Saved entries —
○ ○ ○ ○

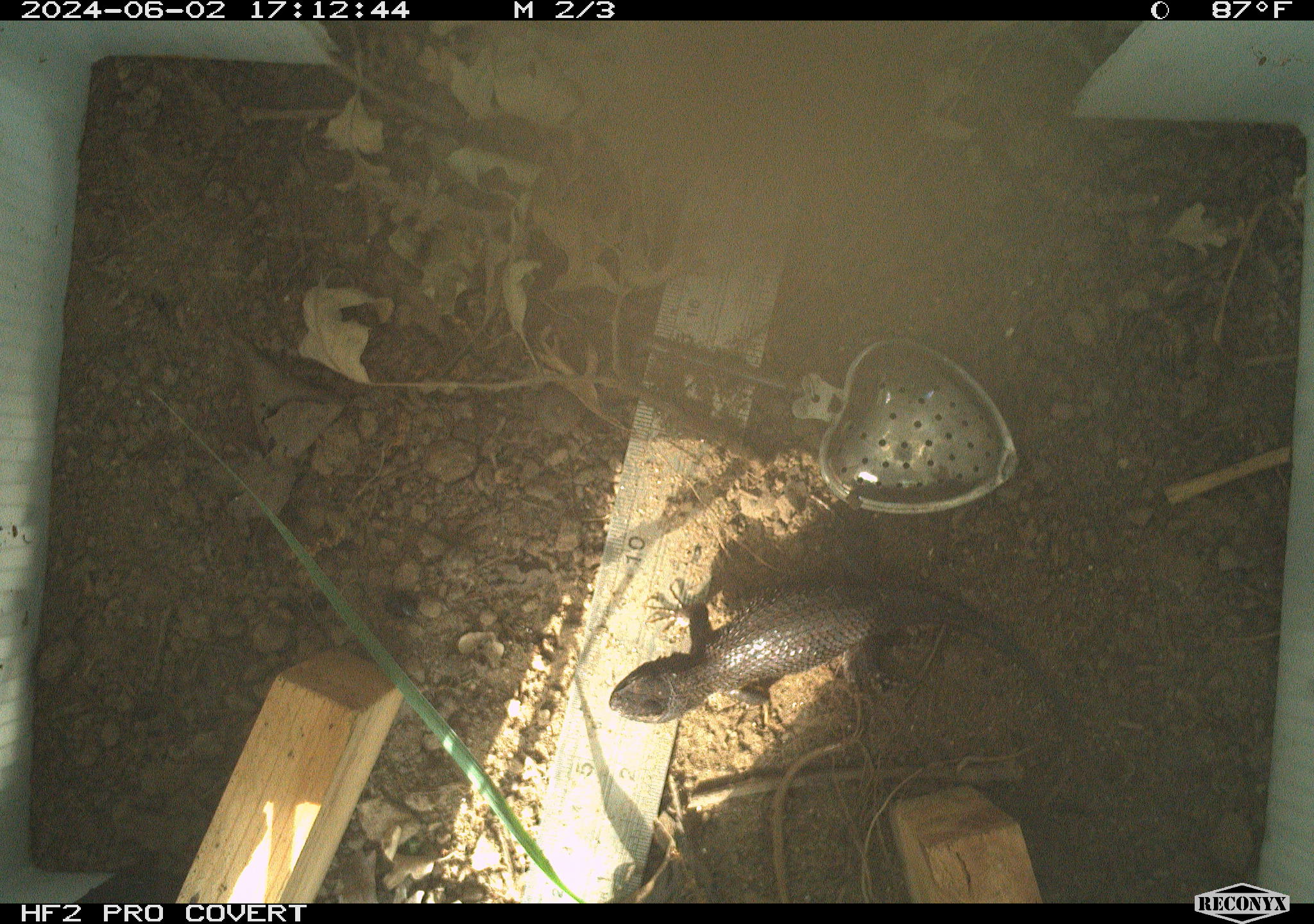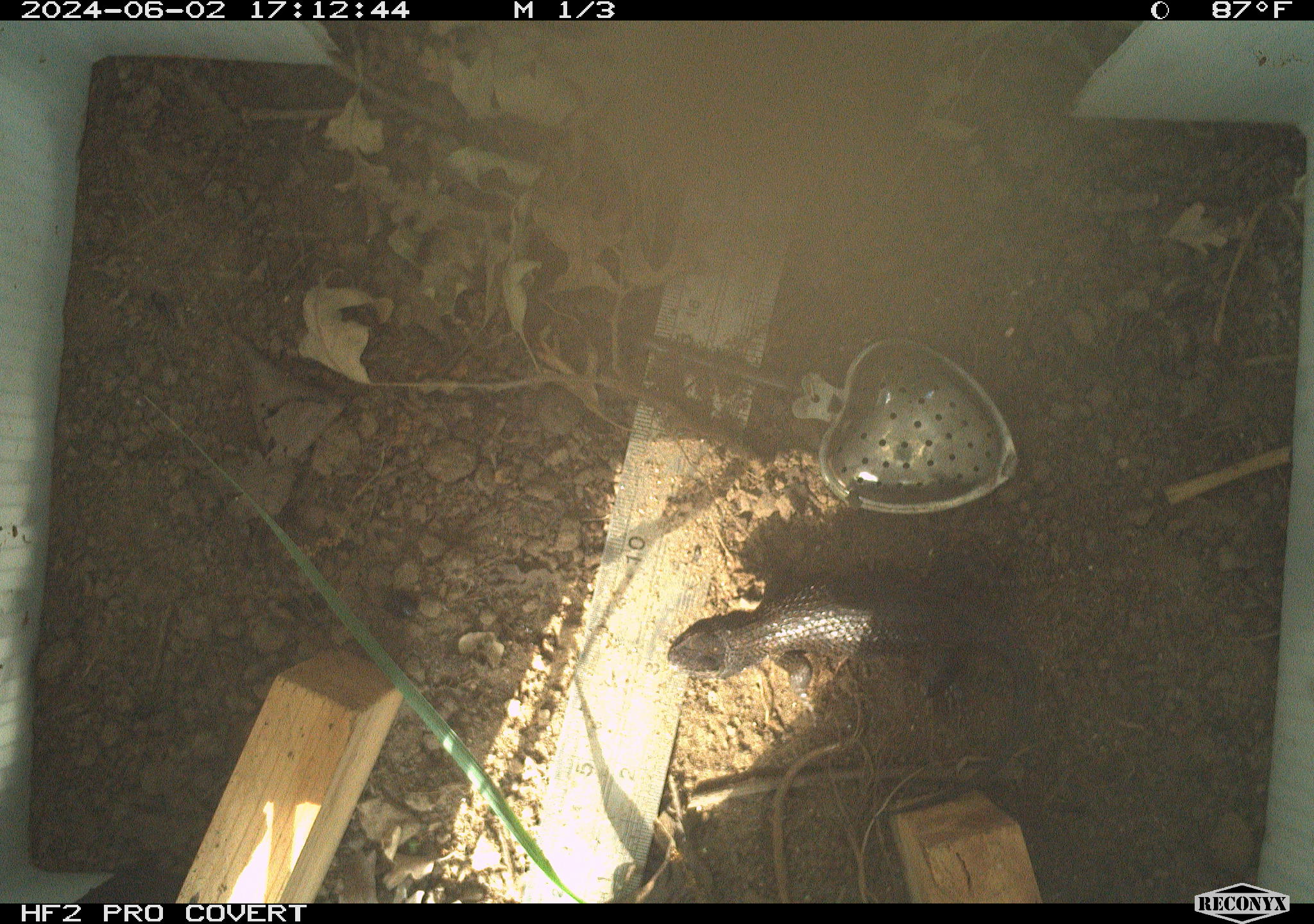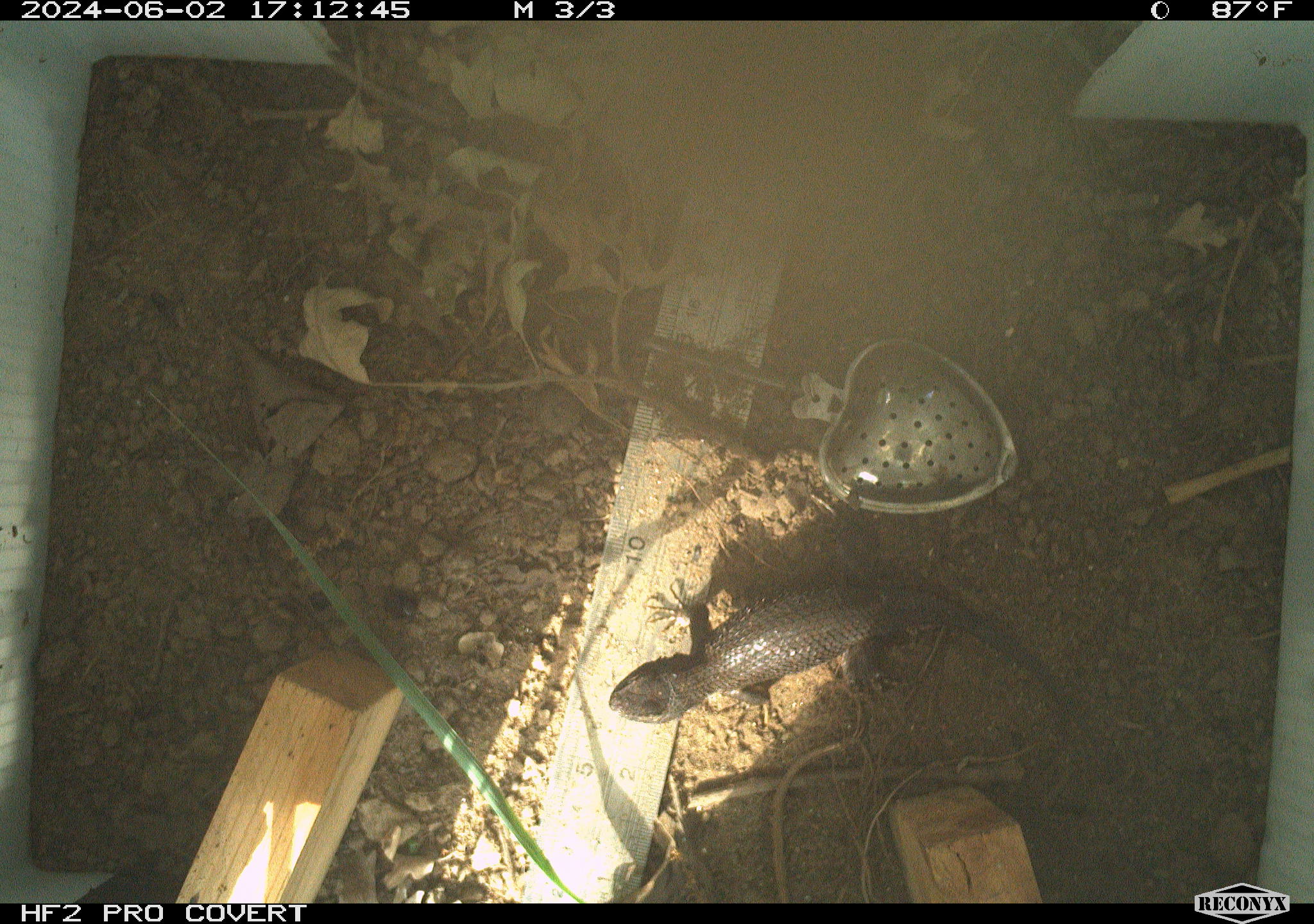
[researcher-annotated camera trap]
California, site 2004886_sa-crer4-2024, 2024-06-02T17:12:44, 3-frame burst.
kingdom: Animalia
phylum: Chordata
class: Reptilia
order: Squamata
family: Phrynosomatidae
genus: Sceloporus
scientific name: Sceloporus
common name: spiny lizards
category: sceloporus species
Sceloporus species (spiny lizards) (Sceloporus).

○ ○ ○ ○

TASK — Retype exactly, and only, the lines that run from the one with "kingdom: Animalia" through the final line of the entries.

OUTPUT BELOW —
kingdom: Animalia
phylum: Chordata
class: Reptilia
order: Squamata
family: Phrynosomatidae
genus: Sceloporus
scientific name: Sceloporus
common name: spiny lizards
category: sceloporus species
Sceloporus species (spiny lizards) (Sceloporus).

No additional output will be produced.